Alok Sharma and Rob Wilson: Examining their voting records and effectiveness as representatives for Reading


When I set out to write this article I was planning two articles; one for Sharma and the other for Wilson. However, within only a few moments of my research it became very clear that there was no need to write two articles. Sharma and Wilson are identical! With the exception of only a few minor issues, Sharma and Wilson have consistently voted with the Tory whip without a thought for the views of the people of Reading.

In this article I intend to explore the voting record of each of these MPs with brief analysis around key issues. I will, wherever possible, relate this back to the views of the people of Reading. In addition, this article will make occasional reference to the 2015 Conservative manifesto to outline where our MPs have voted directly against the platform that they were elected on.

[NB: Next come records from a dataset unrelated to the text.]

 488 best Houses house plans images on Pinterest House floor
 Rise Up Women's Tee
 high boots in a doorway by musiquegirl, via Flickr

Of course, there is not time to consider every vote they have cast since becoming MPs so I have identified some key issues that I believe would be of interest to the people of Reading. If you would like to know more, or are interested in digging deeper into the voting records of both these men, I recommend the website as a reliable and unbiased source of information.

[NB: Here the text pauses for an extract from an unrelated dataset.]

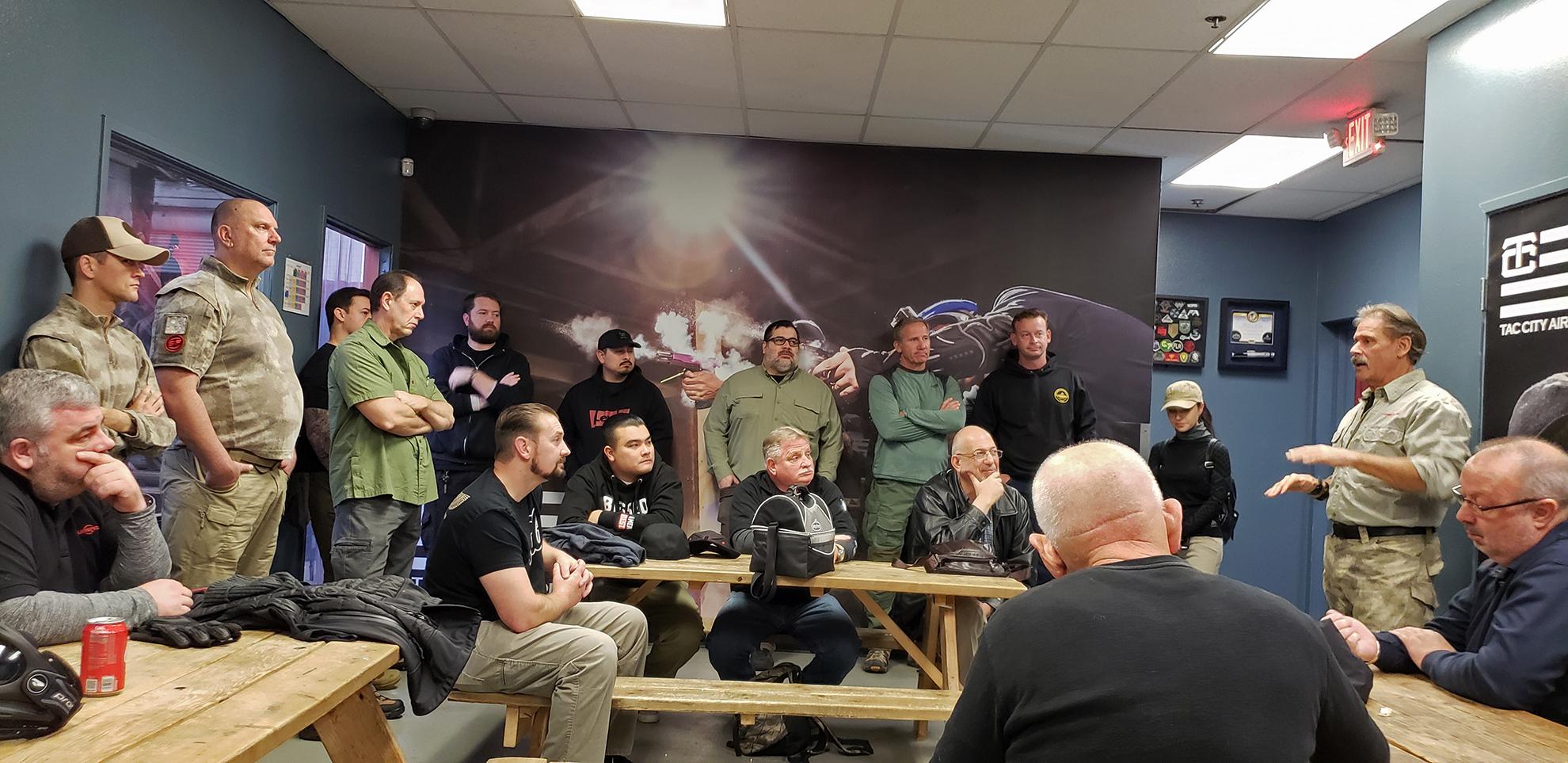Warfighter Academy Master Instructor Dave Maynard addresses students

Reducing central government funding of local government

The funding of local authorities has been a key issue since the Tories first formed this government in 2010. Built on an ideology of small government, limited social support and centralising all services to prevent a bespoke local approach, the Tories have attacked local authorities across the country. Unfortunately, as we see countless public services here in Reading being diminished, and at a time when the people of Reading need this support, both Reading MPs have voted constantly to reduce local council funding.

In 2011-2012, both MPs voted to reduce funding by 4%. In 2014-2015, they voted to reduced local authority funding by an additional 25%. The following year stripped our council’s funding by 24.6% and this year they have both voted to reduce your council’s funding by 44%! There can be no doubt that this is not in the best interest of Reading and certainly does not represent the people of Reading.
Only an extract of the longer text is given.